What the industrial worker wants is . . . a method of living in social relationship with other people and . . . as part of this an economic function for and value to the group.Elton Mayo,
The thousands of images Ayres and Davenport received revealed that behind the product lay a corporate system driven by power, efficiency, and industrial research. These recurring themes provided a compelling arsenal of symbols that both celebrated American capitalist might and combated negative publicity generated by labor unions and the realities of the Depression. Ayres and Davenport showed no interest in collecting photographs illustrating the darker side of industrial unrest; noticeably absent from the archive, for example, are stark scenes of unemployment lines, labor strikes, or tenant farmers.

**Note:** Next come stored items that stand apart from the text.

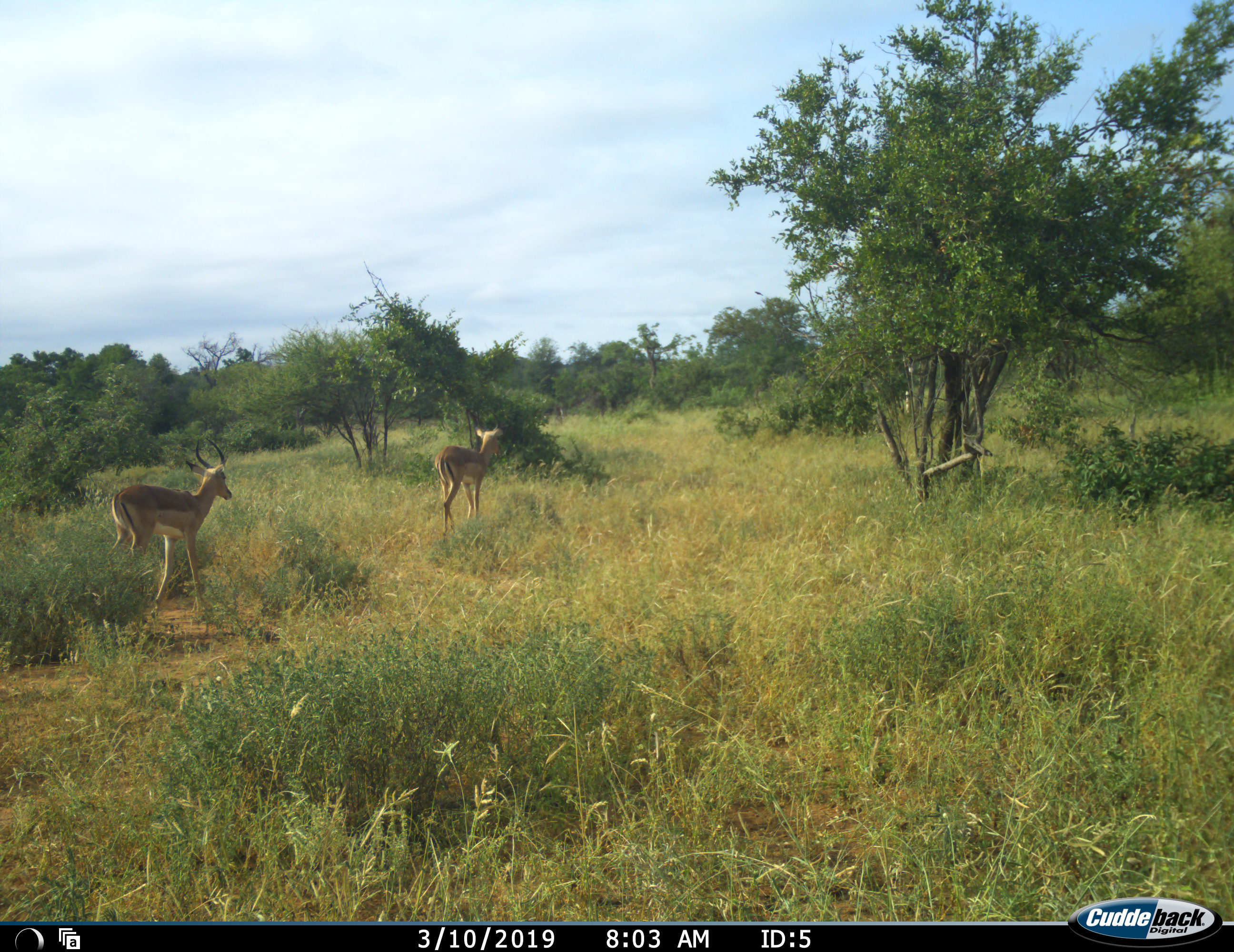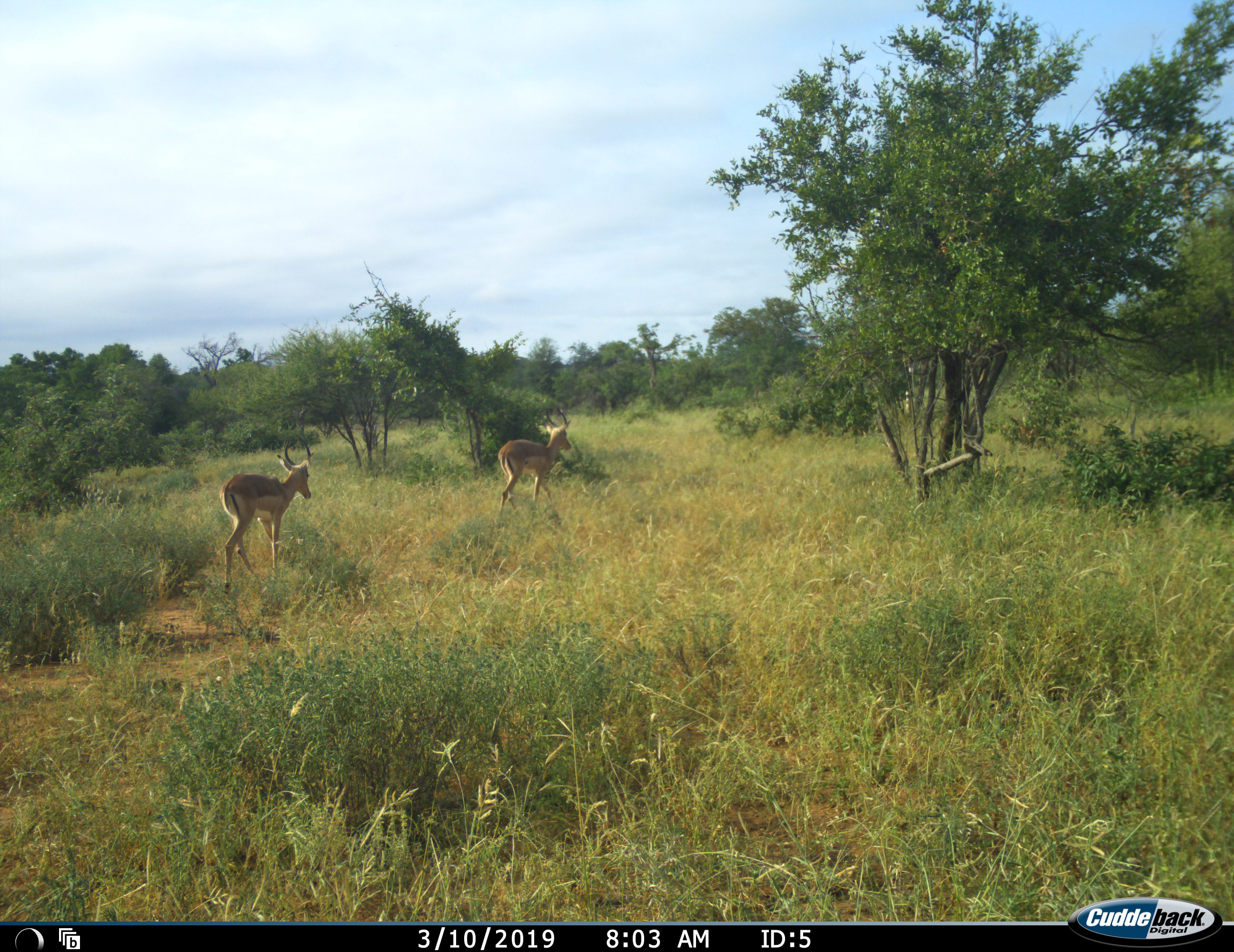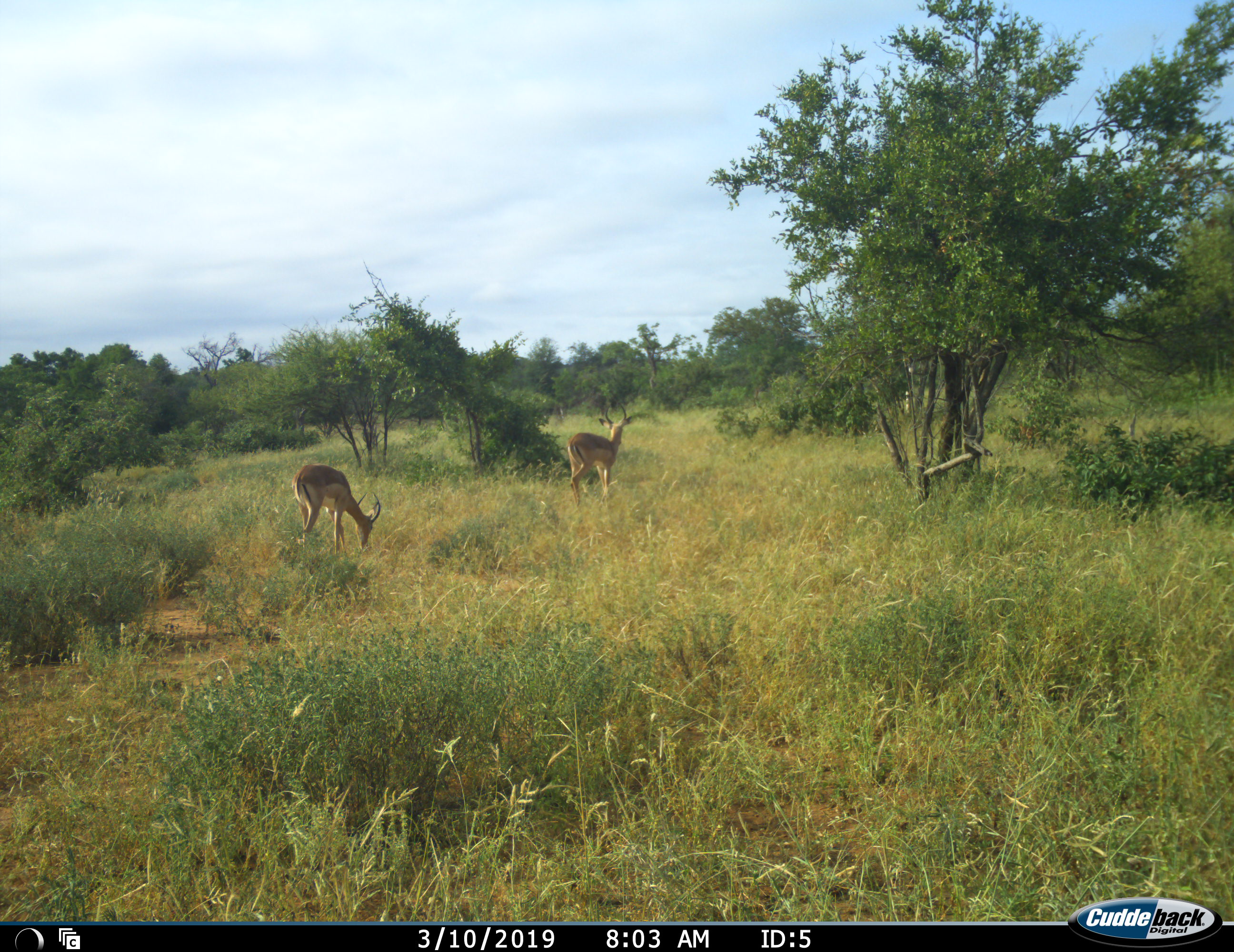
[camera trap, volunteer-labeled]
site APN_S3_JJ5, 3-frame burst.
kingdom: Animalia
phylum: Chordata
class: Mammalia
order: Artiodactyla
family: Bovidae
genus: Aepyceros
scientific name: Aepyceros melampus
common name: impala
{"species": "impala (Aepyceros melampus)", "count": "2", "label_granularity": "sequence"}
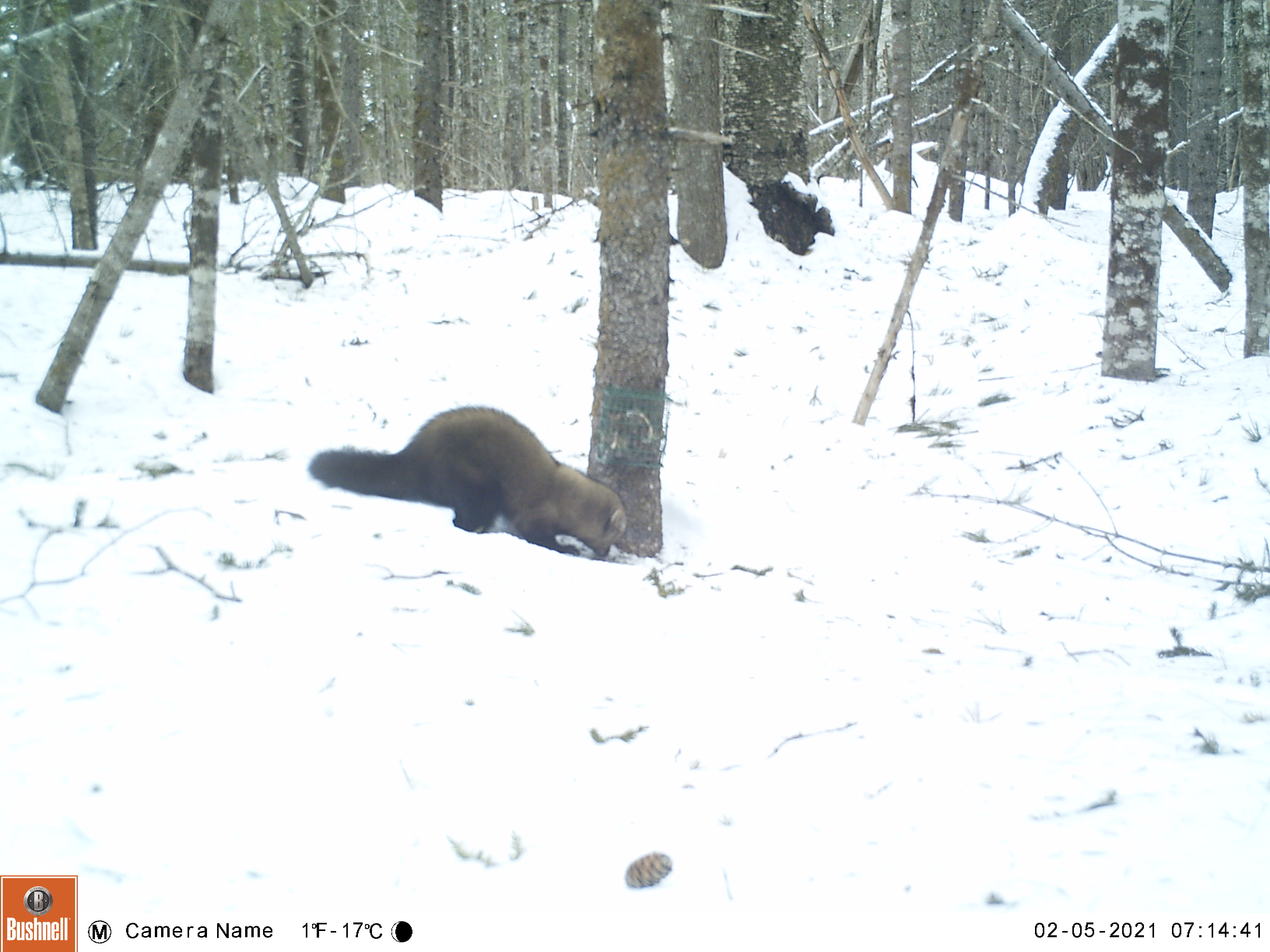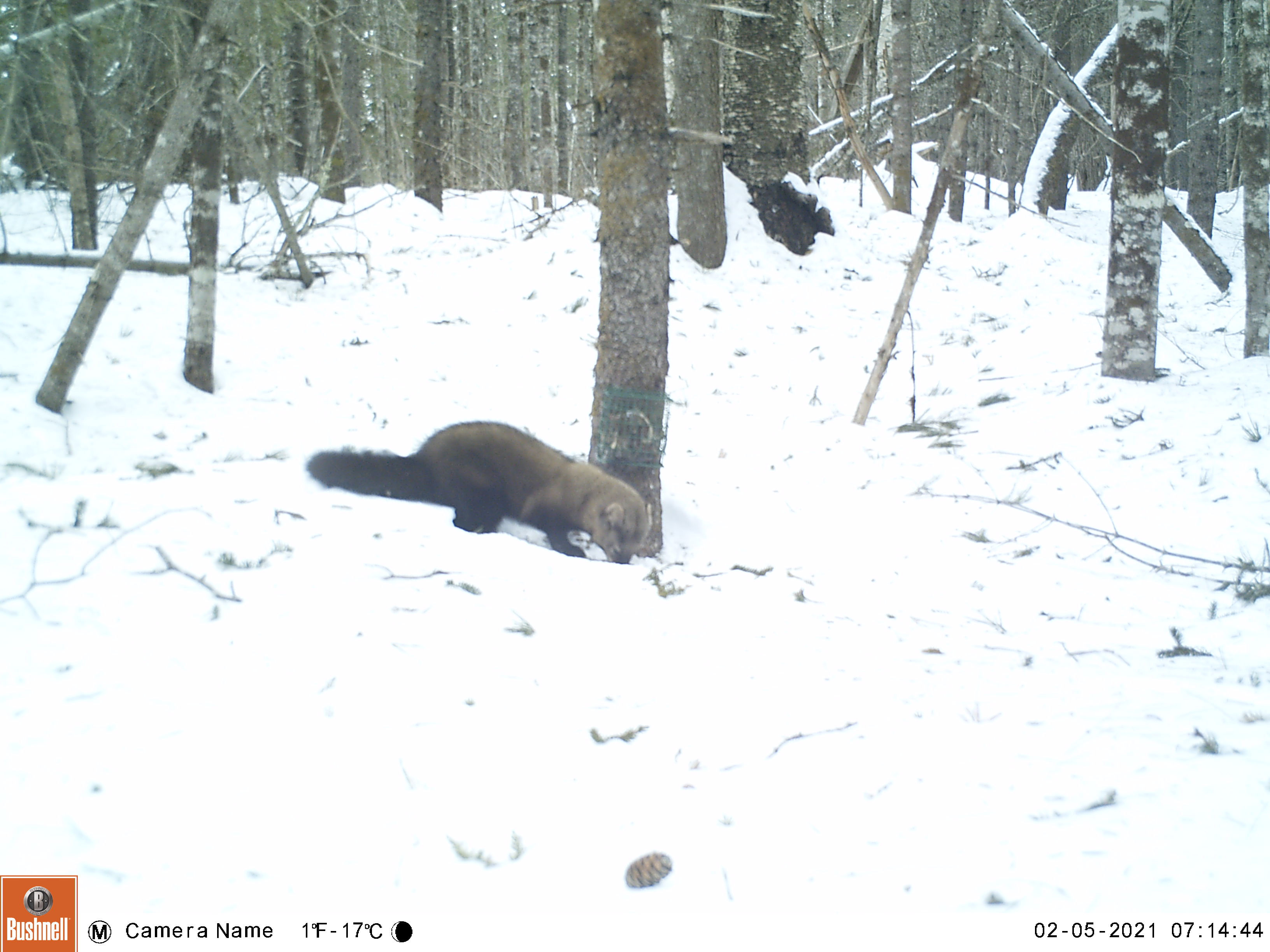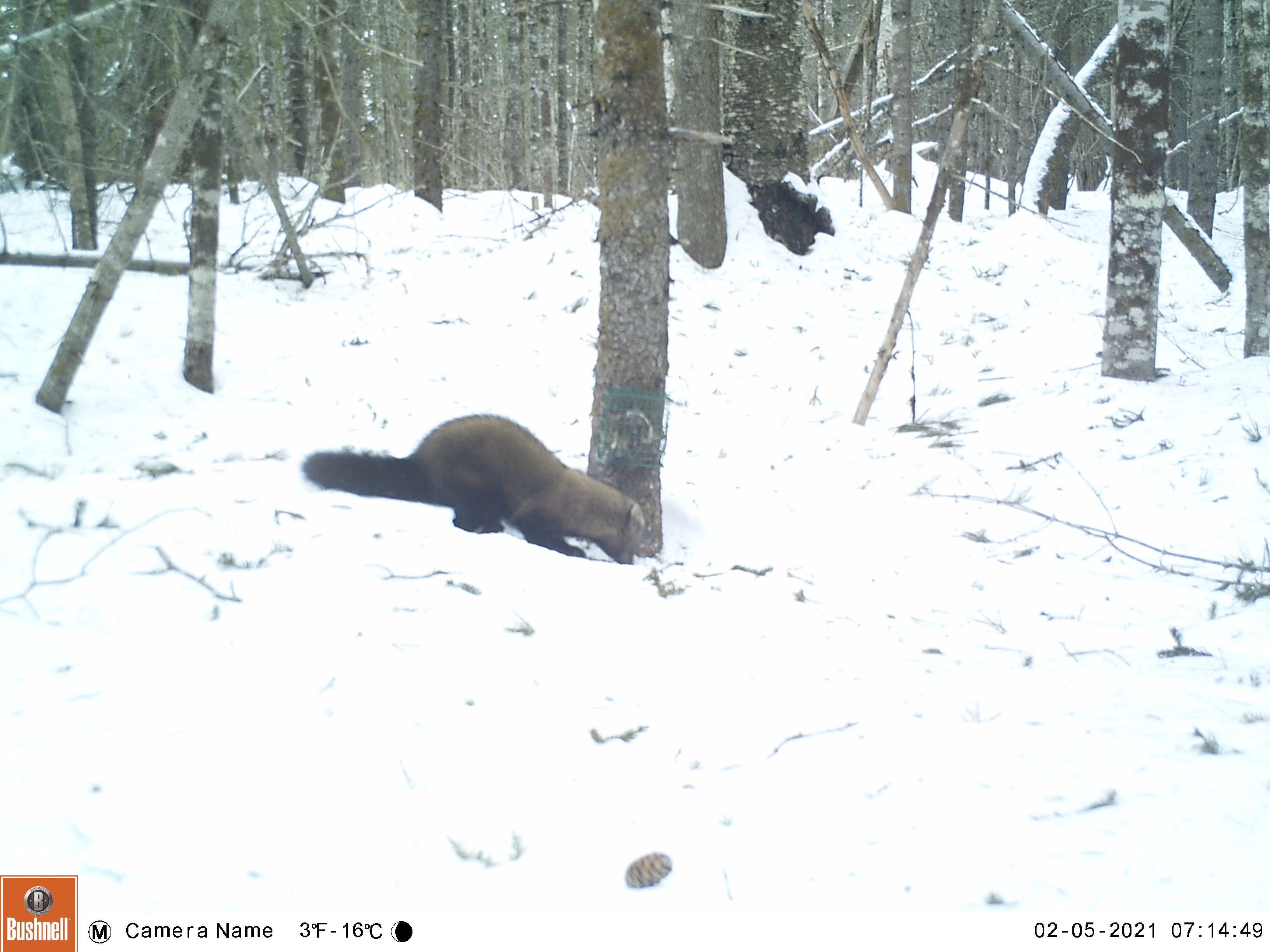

Economic and social instability, however, increasingly became the impetus for business schools such as Harvard to consider the question of the human factor. During the 1930s the Business School doubled the number of classes it offered in industrial relations. In courses such as “Human Problems of Administration” and “Personnel Research” students became familiar with prevailing management theories that espoused the importance of a cooperative system and common purpose among workers. They would find this principle repeatedly underscored in the industrial photograph collection. In John Mudd’s atmospheric image, factory employees harness the might of Midvale Steel Company’s massive 9,000-ton forging press. In publicity shots for the Chrysler Corporation, employees participate in the exemplary process of standardization and cooperative efficiency—the assembly line, and an “industrial doctor of science,” as the accompanying caption states, performs “basic data research” aimed at formulating the best possible car lubricant.